İyi de, Merkez Bankası yönetiminin, beklenti yönetiminin içi boş vaadlerle olamadığını, sonuç alacak ciddi, teknik yönü kuvvetli, bütünlüğü olan eylemlerle, verilen ve sonra tutulan sözlerle, yani güven sağlamakla yapılabileceğini artık görmesi gerekmez mi?
Önce açıklamalarla kurları yukarı çıkarmak, kur fazla çıkınca, “Avrupa’da sorun bitti” ya da “TL yüzde 10-15 değersiz kaldı” diyerek, artışı sözle engelleme açıklamalarından ne sonuç aldıkları ortada değil mi? Literatüre “sermaye açığı varken hem kuru hem TL’yi istediği noktada tutma” gibi ekonomik dayanağı olmayan bir politikayı eklemeye çalıştıklarını ama doğal olarak sonunda başarısız olduklarını görmediler mi acaba?
Piyasadaki güven kaybını, yine tutamayacakları sözler verip, birbiriyle çelişen kararlar açıklamaya devam etmekle iyice artıracaklarını, umarım artık görürler.
PİYASANIN BEKLENTİSİ
Piyasalar alışılmadık bu eylem planı açıklaması ardından, ne tür politikalar açıklanabileceğini tartışmaya başladılar. Geçen hafta Cuma günü Başkan Erdem Başçı’nın Varşova’da yaptığı açıklamalardan da yola çıkarak, Çarşamba günü nelerin açıklanabileceği konusunda tahminler yapılıyor. Bu tahminler arasında “Artık Merkez Bankası yönetiminin fiyat istikrarını sağlamaya odaklanıp, faizi etkin olarak kullanma niyeti” ilk sırada yer alıyor.
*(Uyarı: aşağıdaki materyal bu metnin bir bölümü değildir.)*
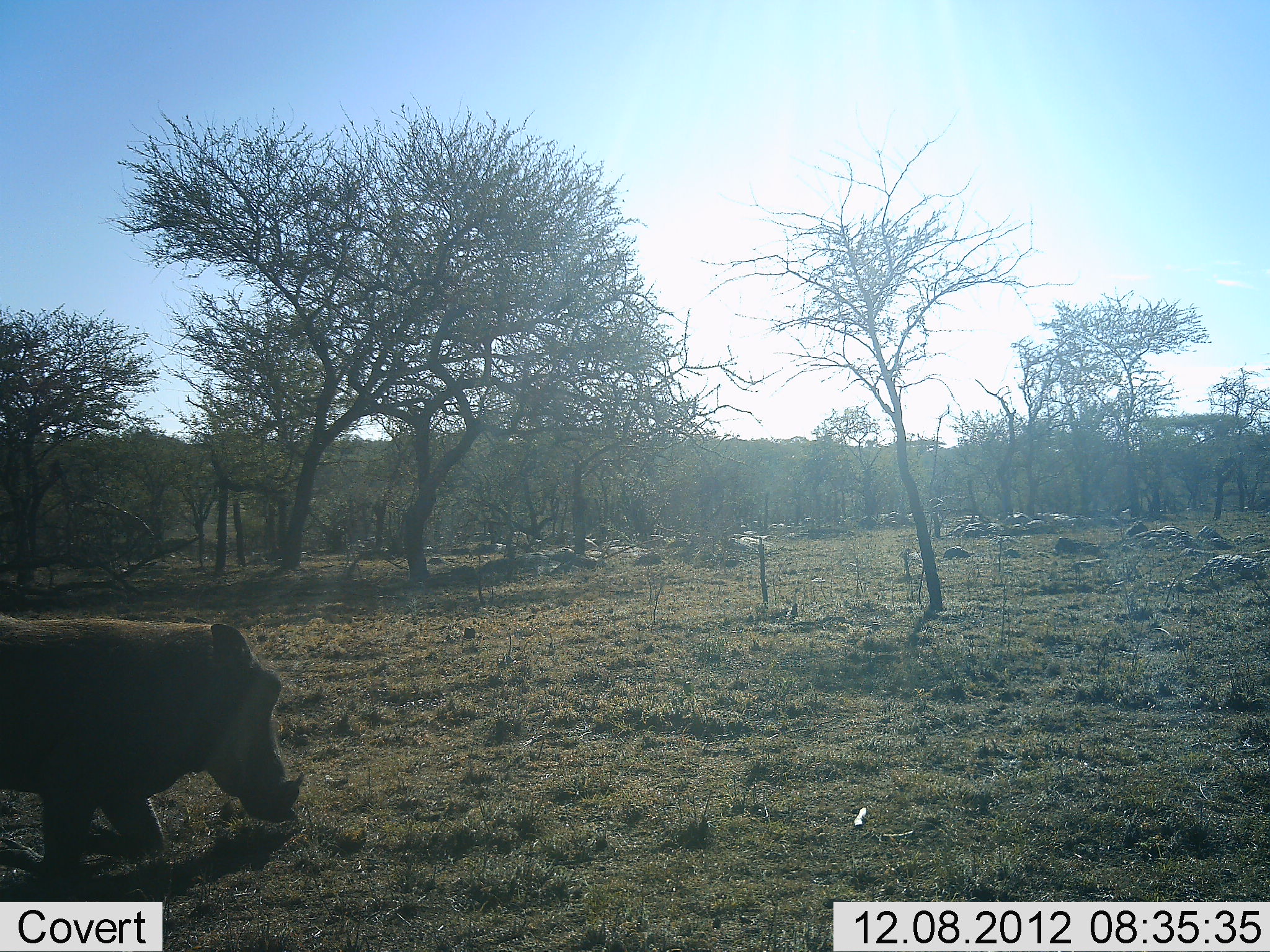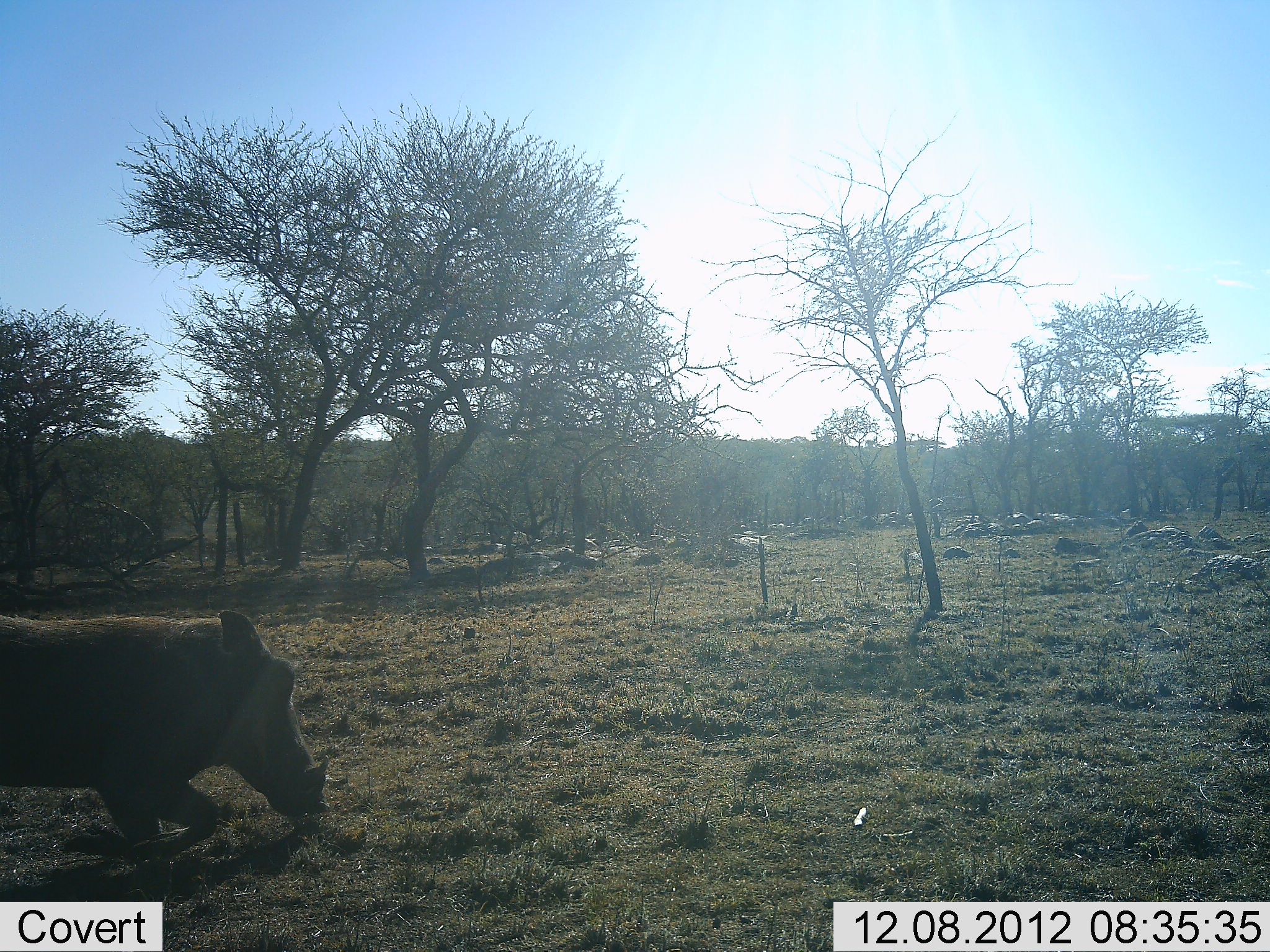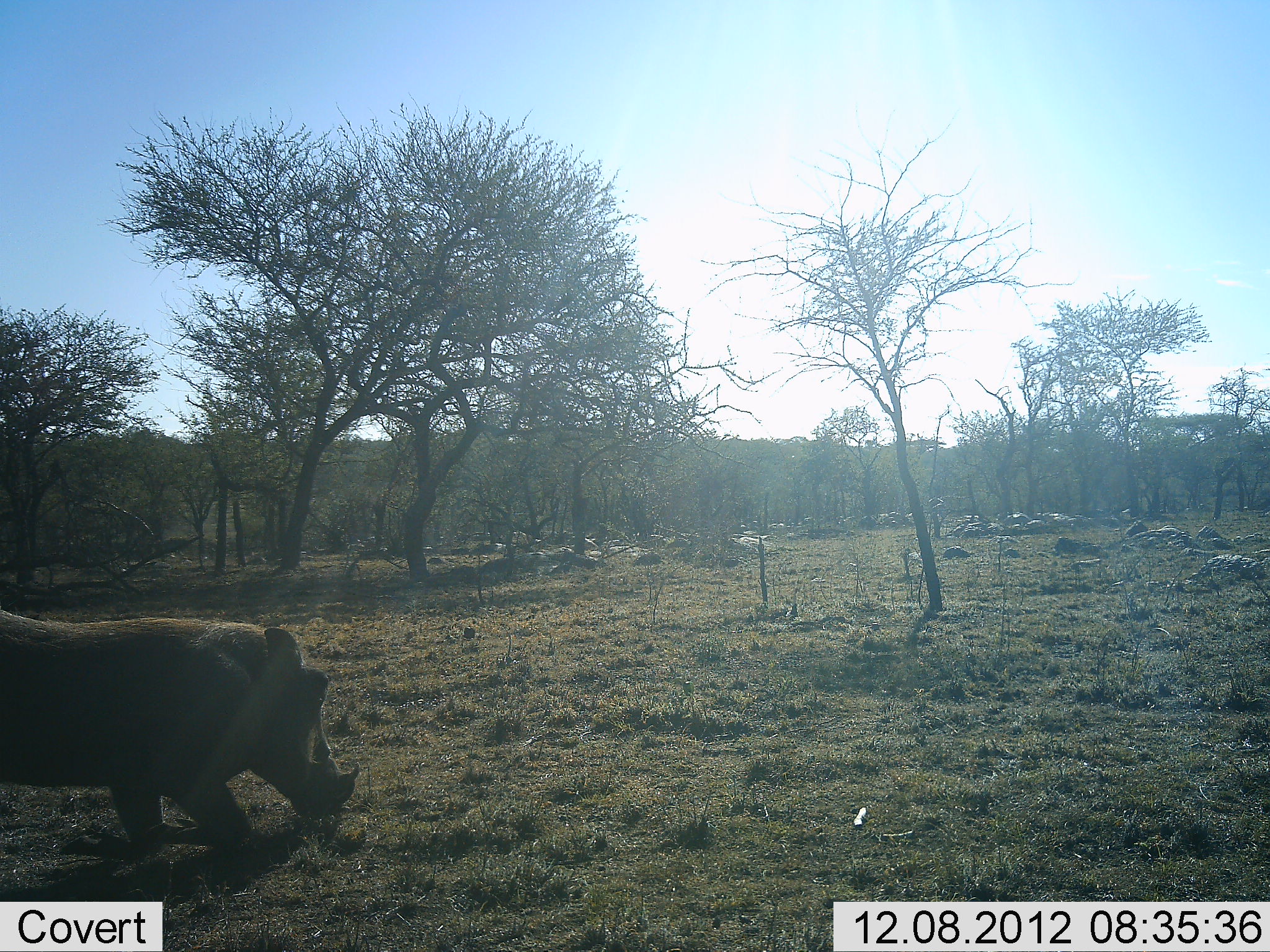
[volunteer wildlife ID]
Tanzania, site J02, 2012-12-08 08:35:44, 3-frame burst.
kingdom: Animalia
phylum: Chordata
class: Mammalia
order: Artiodactyla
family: Suidae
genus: Phacochoerus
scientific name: Phacochoerus africanus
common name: warthog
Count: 1.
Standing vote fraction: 0%.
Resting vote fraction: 3%.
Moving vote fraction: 57%.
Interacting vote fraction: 3%.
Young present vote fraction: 0%.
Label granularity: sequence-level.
Yani bundan sonra faiz artırmaya başlayacağı, bunu açıklayacağını tahmin edenlerin sayısı fazla.
Yanı sıra, yine Başçı’nın açıklamalarından yola çıkılarak, TL mevduatların döviz cinsinden tutulabilen munzam karşılık oranının daha da artırılacağını, bu arada munzam karşılıklara Merkez Bankası’nın faiz uygulamaya başlayacağını, Başkanın bunu açıklayacağını tahmin edenler de bulunuyor. Piyasada gecelik borç verme oranının “politika faizi olarak açıklanacağı” tahmininde bulunanlar da var. Yine bundan sonra döviz satım ihalelerinin fikslenip, ekstra döviz satışına geçileceği tahminleri de yapılıyor.
Umarım; bu kadar büyük beklenti yaratılmışken açıklama haya kırıklığı yaratmaz. Öyle ya da böyle eğer Merkez Bankası para politikasında sıkılaştırma, fiyat istikrarı için gerekirse faiz artırarak mücadele edeceğini açıklamaz, yine “hükümete rağmen bir şey yapamadığını” gösterir şekilde birbiriyle çelişen kararlar açıklarsa, piyasaları düzeltemediği gibi söylediği “TL’nin değerini önemli ölçüde güçlendirme” olmaz, tersine zayıflaması devam eder.
Unutulmasın; Merkez Bankası’na duyulan güven, yönetimin sandığından çok daha önemli.